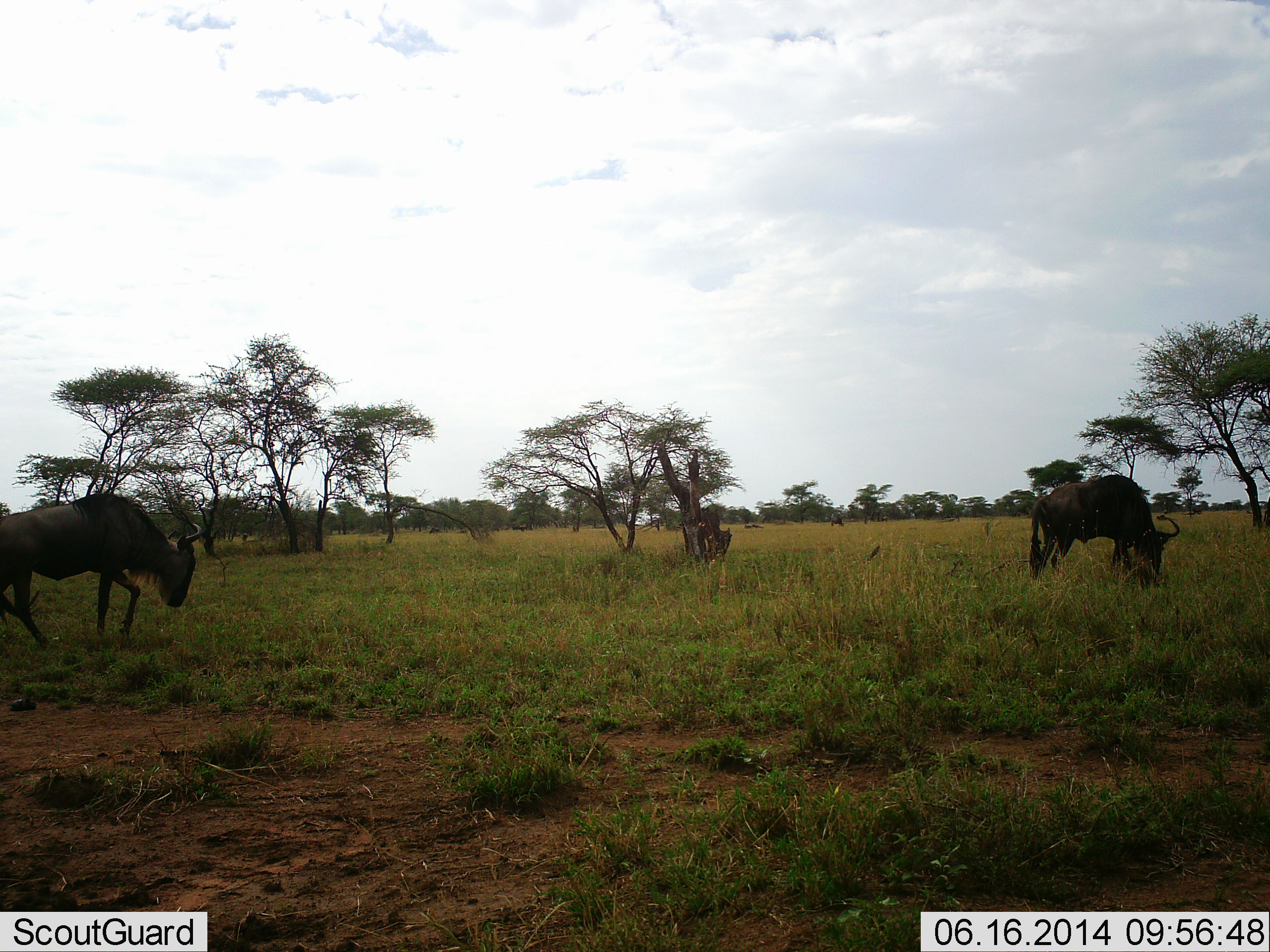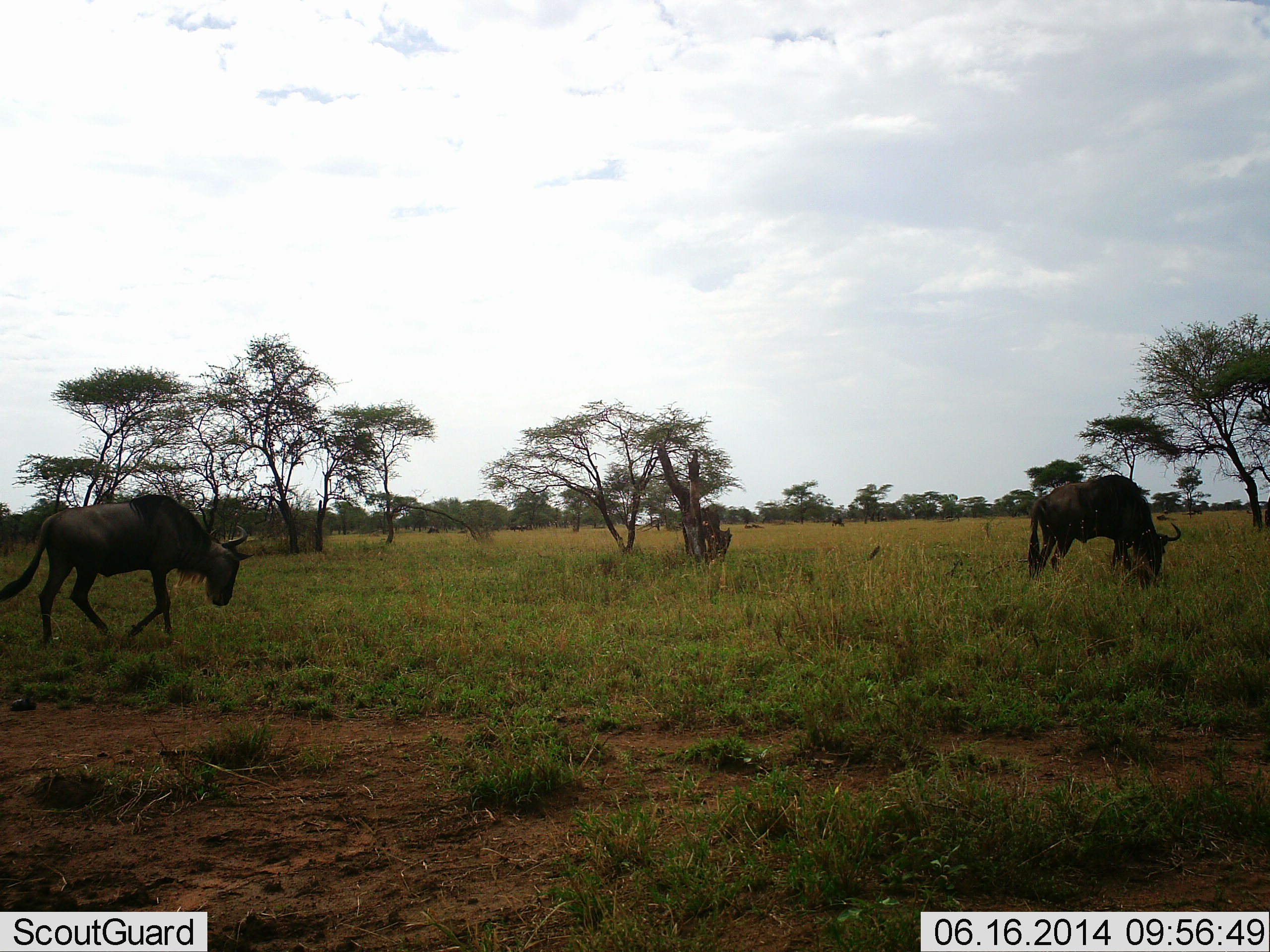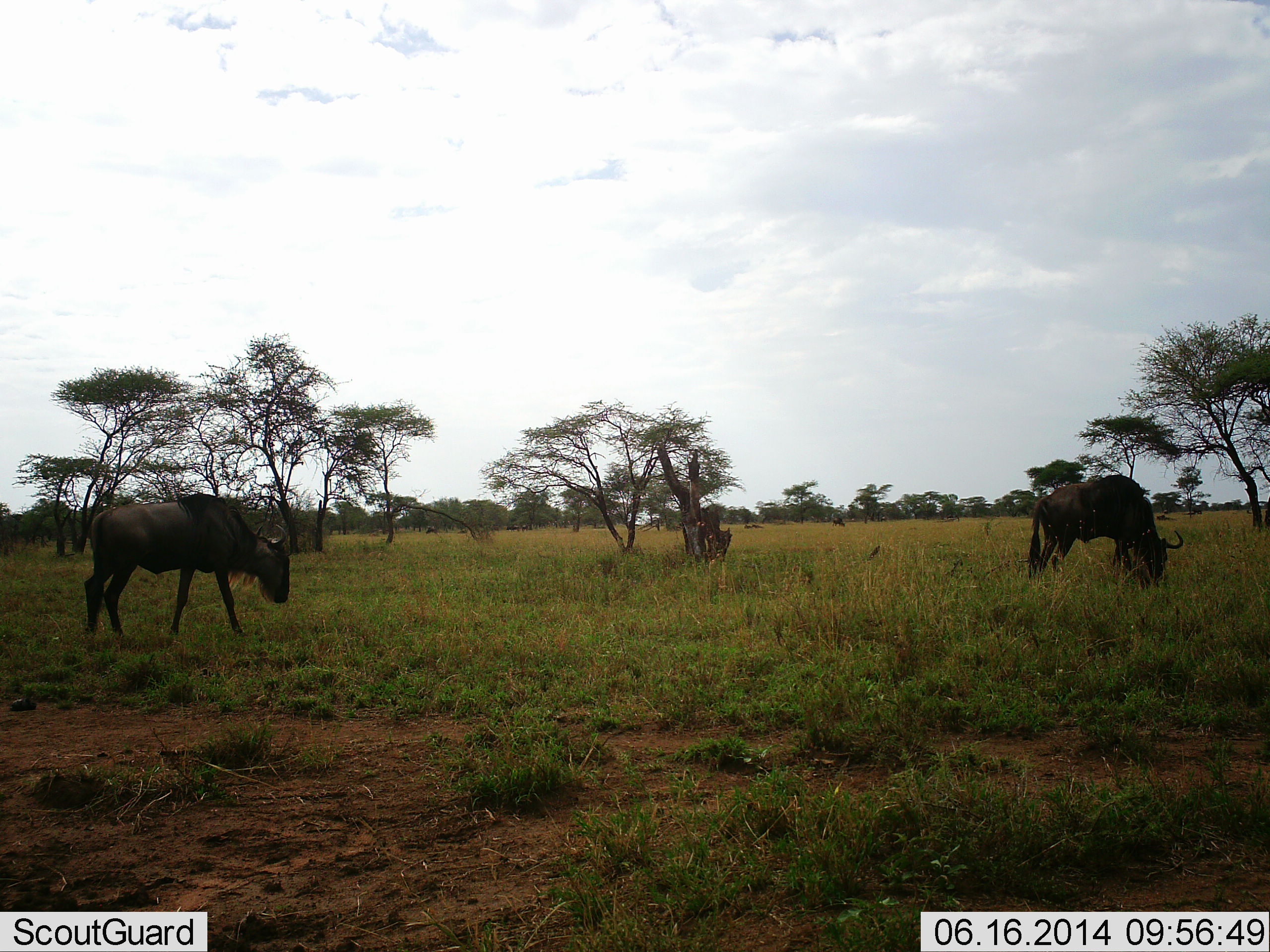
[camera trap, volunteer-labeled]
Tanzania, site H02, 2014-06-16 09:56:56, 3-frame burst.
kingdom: Animalia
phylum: Chordata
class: Mammalia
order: Artiodactyla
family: Bovidae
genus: Connochaetes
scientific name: Connochaetes taurinus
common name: blue wildebeest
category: wildebeest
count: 3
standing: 40%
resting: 0%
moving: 70%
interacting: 0%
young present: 0%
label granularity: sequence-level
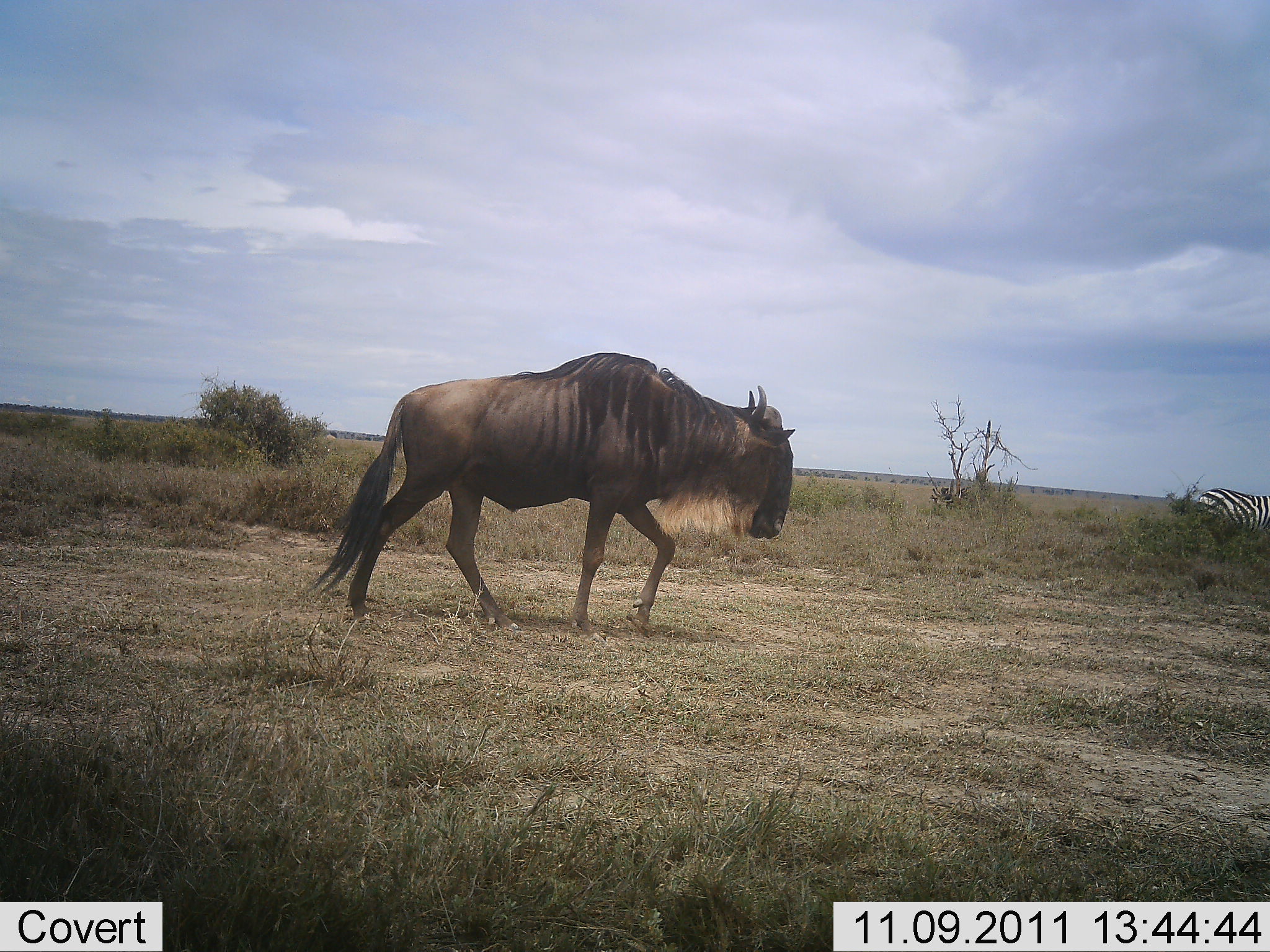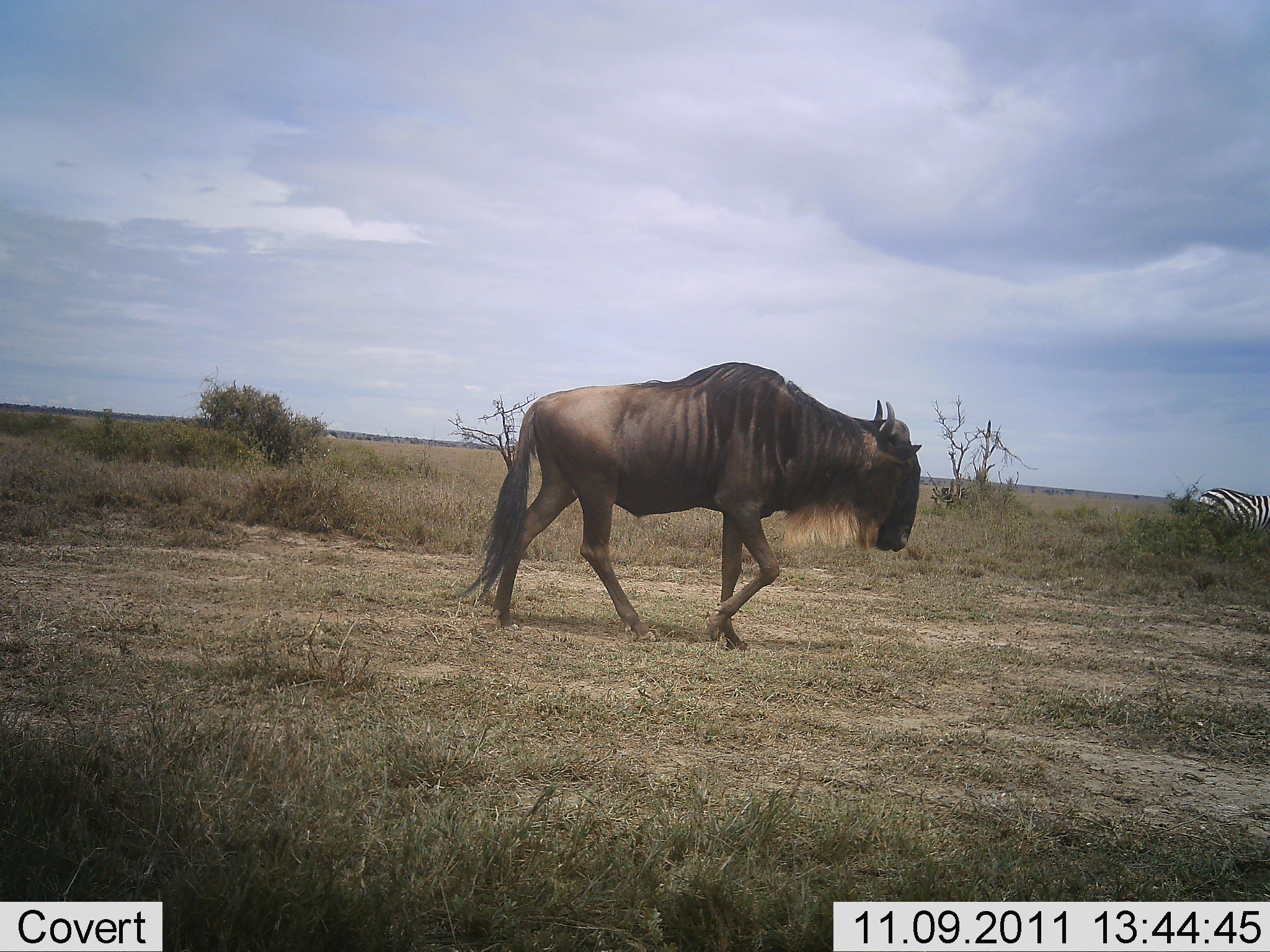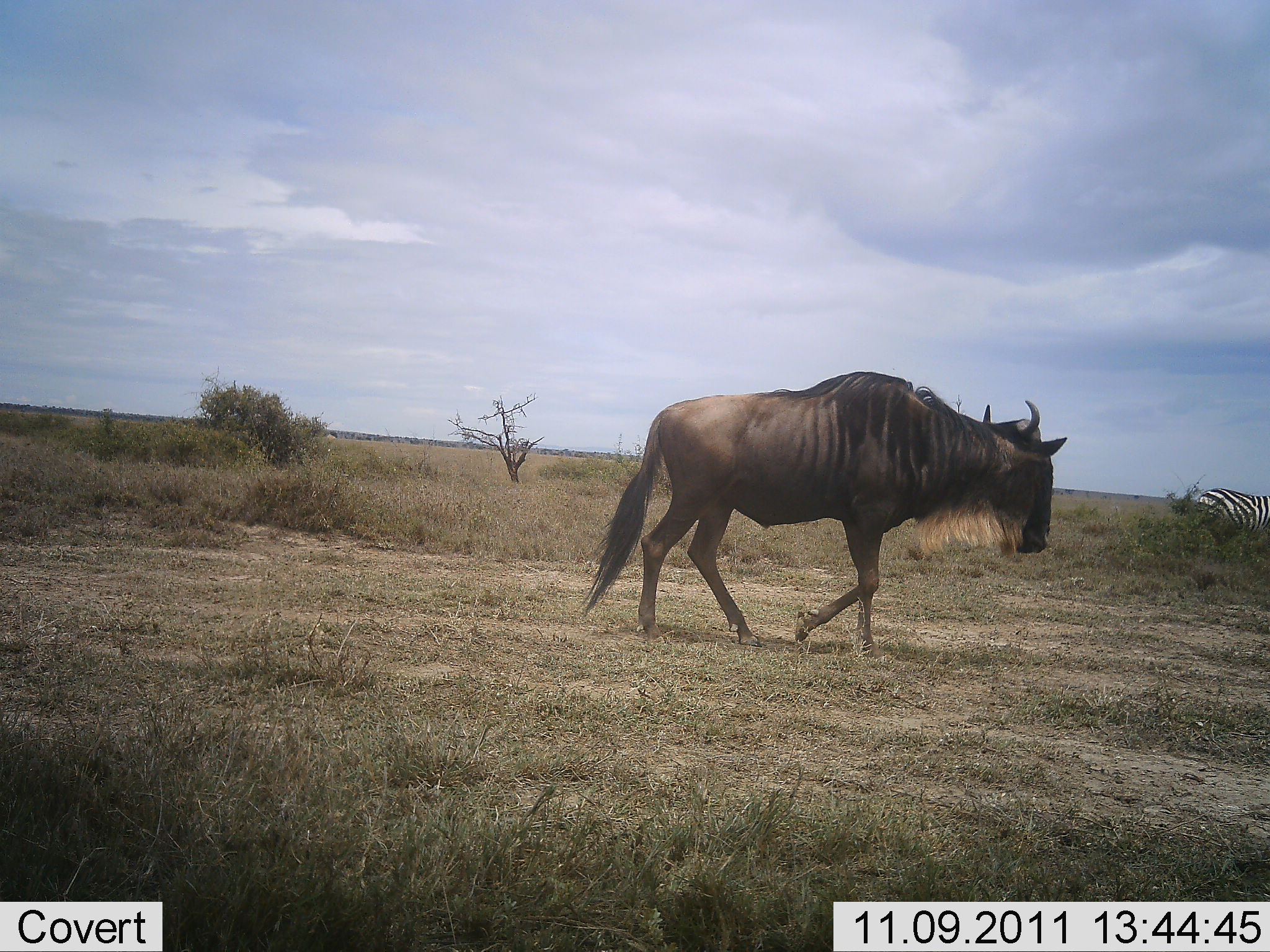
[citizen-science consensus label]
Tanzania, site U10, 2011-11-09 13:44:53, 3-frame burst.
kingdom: Animalia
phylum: Chordata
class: Mammalia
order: Artiodactyla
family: Bovidae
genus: Connochaetes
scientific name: Connochaetes taurinus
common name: blue wildebeest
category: wildebeest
Wildebeest (blue wildebeest) (Connochaetes taurinus), count 1. Behavior (volunteer vote fractions): standing 11%, resting 0%, moving 100%, interacting 0%. Young present (vote fraction): 0%. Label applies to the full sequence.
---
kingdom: Animalia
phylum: Chordata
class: Mammalia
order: Perissodactyla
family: Equidae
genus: Equus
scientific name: Equus quagga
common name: plains zebra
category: zebra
Zebra (plains zebra) (Equus quagga), count 1. Behavior (volunteer vote fractions): standing 82%, resting 0%, moving 18%, interacting 0%. Young present (vote fraction): 0%. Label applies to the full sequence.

[What you need to do]
Please write out the lines above, beginning at the line with "interacting: 0%" and ending at the last line of the records, exactly as they appear and without pictures.

[Result below]
interacting: 0%
young present: 0%
label granularity: sequence-level
[citizen-science consensus label]
Tanzania, site U10, 2011-11-09 13:44:53, 3-frame burst.
kingdom: Animalia
phylum: Chordata
class: Mammalia
order: Artiodactyla
family: Bovidae
genus: Connochaetes
scientific name: Connochaetes taurinus
common name: blue wildebeest
category: wildebeest
Wildebeest (blue wildebeest) (Connochaetes taurinus), count 1. Behavior (volunteer vote fractions): standing 11%, resting 0%, moving 100%, interacting 0%. Young present (vote fraction): 0%. Label applies to the full sequence.
---
kingdom: Animalia
phylum: Chordata
class: Mammalia
order: Perissodactyla
family: Equidae
genus: Equus
scientific name: Equus quagga
common name: plains zebra
category: zebra
Zebra (plains zebra) (Equus quagga), count 1. Behavior (volunteer vote fractions): standing 82%, resting 0%, moving 18%, interacting 0%. Young present (vote fraction): 0%. Label applies to the full sequence.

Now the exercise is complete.